▶ _DESCRIÇÃO DA TAREFA_
Dê sequência ao trecho sobre a privatização das telecomunicações no Brasil, começando logo após a última frase apresentada.

Novaes (2000, p. 174) defende que o método aplicado para a desestatização do setor de telecomunicações garantiu aos consumidores os ganhos da produtividade dos serviços de forma rápida, com incentivo a um ambiente competitivo para a concorrência.

Nos dias atuais, o uso de telefonia móvel tornou-se corriqueiro ao ponto de ser possível adquirir uma nova linha telefônica a qualquer momento, e acessar a internet por meio de aparelhos celulares, realidade inimaginável à época em que o usufruto destes serviços era disponibilizado para uma pequena parcela dos brasileiros.

Em 20 anos de privatização, as telecomunicações alçaram um voo respeitável: o Panorama Setorial da Anatel relata que em janeiro de 2018 havia 236,2 milhões de assinaturas de telefonia móvel, 40,7 milhões de assinaturas de telefonia fixa, 17,9 milhões de TVs por assinatura, e em dezembro de 2017, 28,7 milhões de assinaturas de internet fixa (ANATEL, 2018).

De fato, reconhece-se que o cenário pós-privatização apresentou maior acesso à telefonia com o aporte significativo de participação da concorrência entre grandes empresas do setor, muitas das quais, aliás, já exerciam forte participação de mercado em seus países de origem.

Tratando-se da transferência da exploração da atividade econômica para a iniciativa privada, entende-se que o Estado pode oferecer ao seu cidadão a oferta de serviços de qualidade, mesmo que não sejam por este diretamente proporcionados, mediante os efeitos da competição existente em uma economia aberta. Em relação ao papel do Estado na oferta de serviços, Ricardo Coelho (2000, p. 367-368) expõe:

A partir do momento em que há um mercado livre e aberto à competição, uma legislação dando apoio ao consumidor para questionar a qualidade e a pontualidade dos serviços que estejam sendo prestados, passa a existir uma maior preocupação dos setores produtivos com o atendimento à qualidade e com a competição dos serviços e produtos oferecidos.

Quando o Estado transfere o exercício de certa atividade para o setor privado, há um processo de redefinição de atuação governamental sobre esta atividade. Exemplificativamente, segundo Moreira (1994, p. 3), este seria o caso da privatização do setor elétrico no Estado de São Paulo e o setor de telecomunicações, nos quais o Estado não atua como empresa, mas como uma agência reguladora (Anatel e Aneel) em prol da manutenção da qualidade dos serviços oferecidos e em defesa do consumidor.

Na qualidade de agente normativo e regulador, o Estado norteia a exploração da atividade econômica, devendo a iniciativa privada pautar-se pelas diretrizes estabelecidas, com o escopo de assegurar o desenvolvimento nacional equilibrado, como dispõe o artigo 174 da Constituição Federal:

Como agente normativo e regulador da atividade econômica, o Estado exercerá, na forma da lei, as funções de fiscalização, incentivo e planejamento, sendo este determinante para o setor público e indicativo para o setor privado (BRASIL, 1988).

▶ _REGISTROS EXIBIDOS_

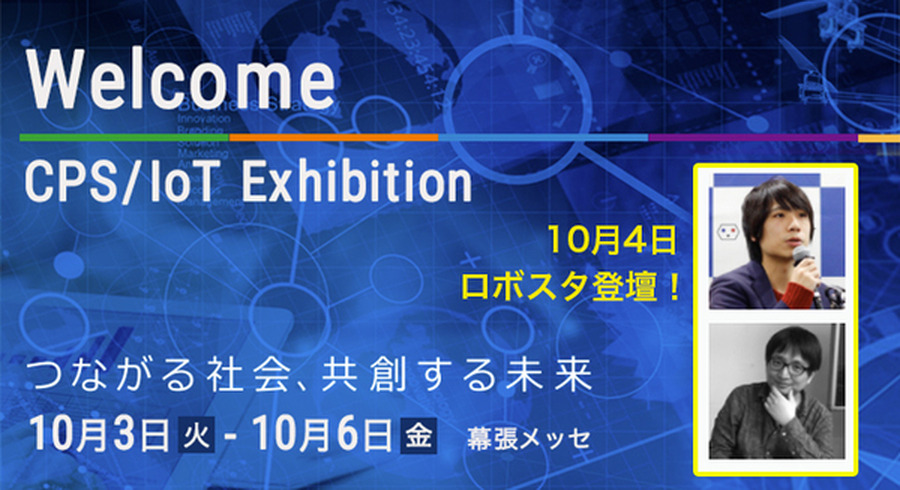 Welcome

CPS/IoT Exhibition

10月4日
ロボスタ登壇！

つながる社会、共創する未来

10月3日 火 - 10月6日 金 幕張メッセ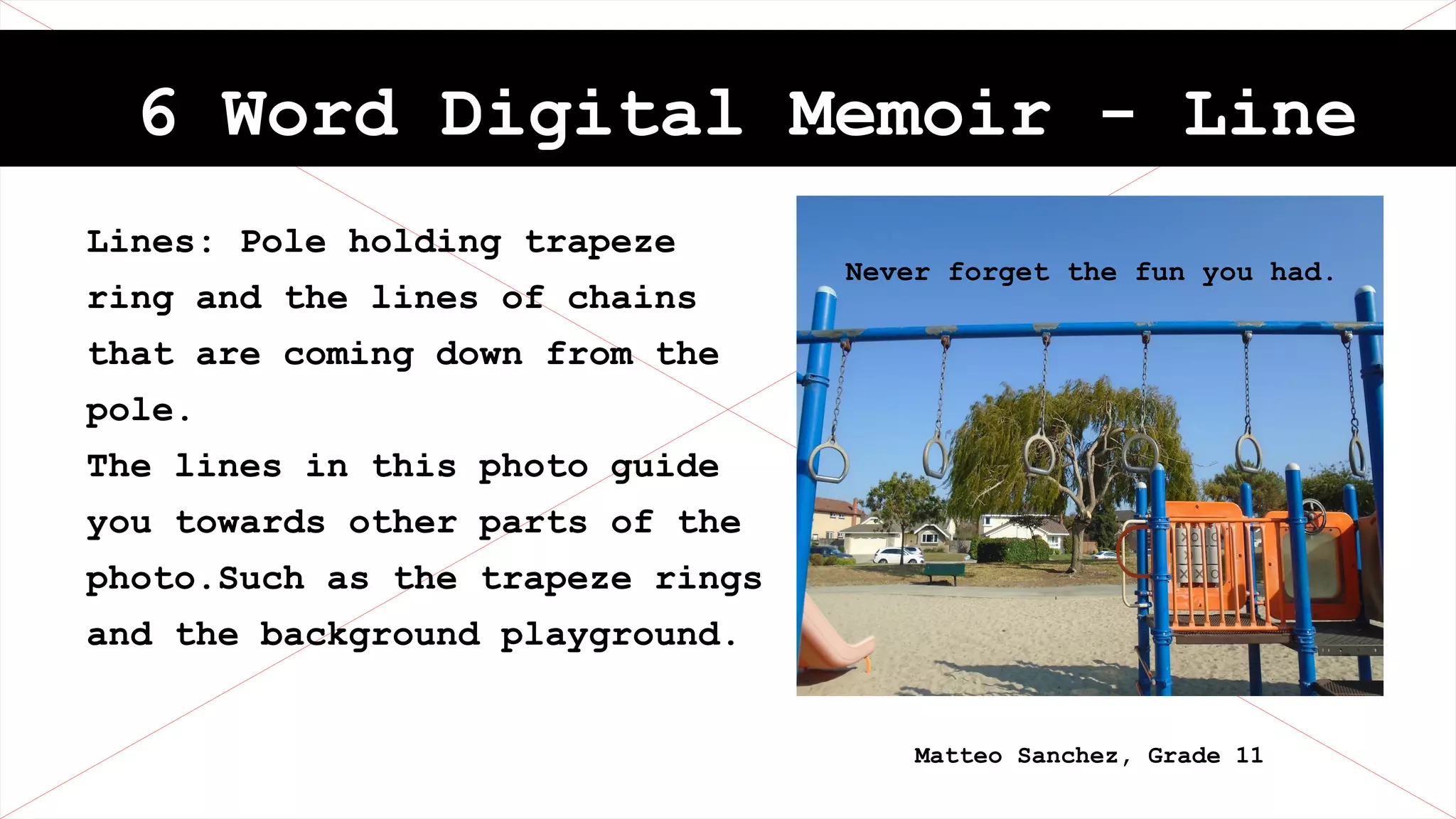 6 Word Digital Memoir - Line

Lines: Pole holding trapeze ring and the lines of chains that are coming down from the pole.
The lines in this photo guide you towards other parts of the photo.Such as the trapeze rings and the background playground.

Never forget the fun you had.

Matteo Sanchez, Grade 11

▶ _RESPOSTA À TAREFA_
 Ao agir no setor de telecomunicações, são atribuições da ANATEL:

a) configuração do conteúdo da oferta de serviços no setor; b) fiscalização do mercado e controle do ingresso de operadores competitivos; c) regulação dos serviços públicos; d) administração dos recursos do espectro de radiofrequências e outros recursos escassos; e) padronização e certificação de produtos e equipamentos; f) controle, prevenção e repressão das infrações da ordem econômica; g) competências de arbitragem e resolução de conflitos; h) competências administrativas “estrito senso” e de representação (BEZERRA, 2008, p. 82). 

Intervindo quando necessário, regulando e fiscalizando a exploração da atividade econômica do setor, o Estado beneficia-se em razão da simplificação do processo na elaboração dos ditames para alcançar os seus objetivos para as telecomunicações, em observância ao princípio da eficiência na atuação estatal, além de reduzir os riscos de que interesses puramente políticos venham a obstar o atendimento das demandas dos entes privados, ou dos usuários (BEZERRA, 2008, p. 84).

Ante o supramencionado, conclui-se que a privatização, se devidamente organizada a fim de criar um ambiente de ampla concorrência no setor, é um meio que o Estado pode utilizar para desonerar os custos da administração pública a fim de se reorientar quanto às suas prioridades, as quais devem se ater a garantir o pleno acesso à jurisdição, à saúde, segurança, e à justiça social, remetendo à iniciativa privada a exploração da atividade econômica. Porém, estes objetivos não devem ser alcançados às custas da soberania nacional, o que será abordado no capítulo seguinte.

 

3          Soberania

 

A Constituição da República atribui o valor de cláusula pétrea ao seu artigo 1º, no qual dispõe os fundamentos do Estado Democrático de Direito, frisando a importância da soberania do Estado ao positivá-la no inciso primeiro do respectivo artigo.

 A Constituição Federal expõe os diversos prismas em que a soberania nacional é exercida através do interesse dos seus cidadãos por meio do voto, na esfera econômica, no âmbito militar, dentro do poder judiciário, e em todas as áreas em que seja necessária a defesa dos interesses do Estado (BRASIL,1988).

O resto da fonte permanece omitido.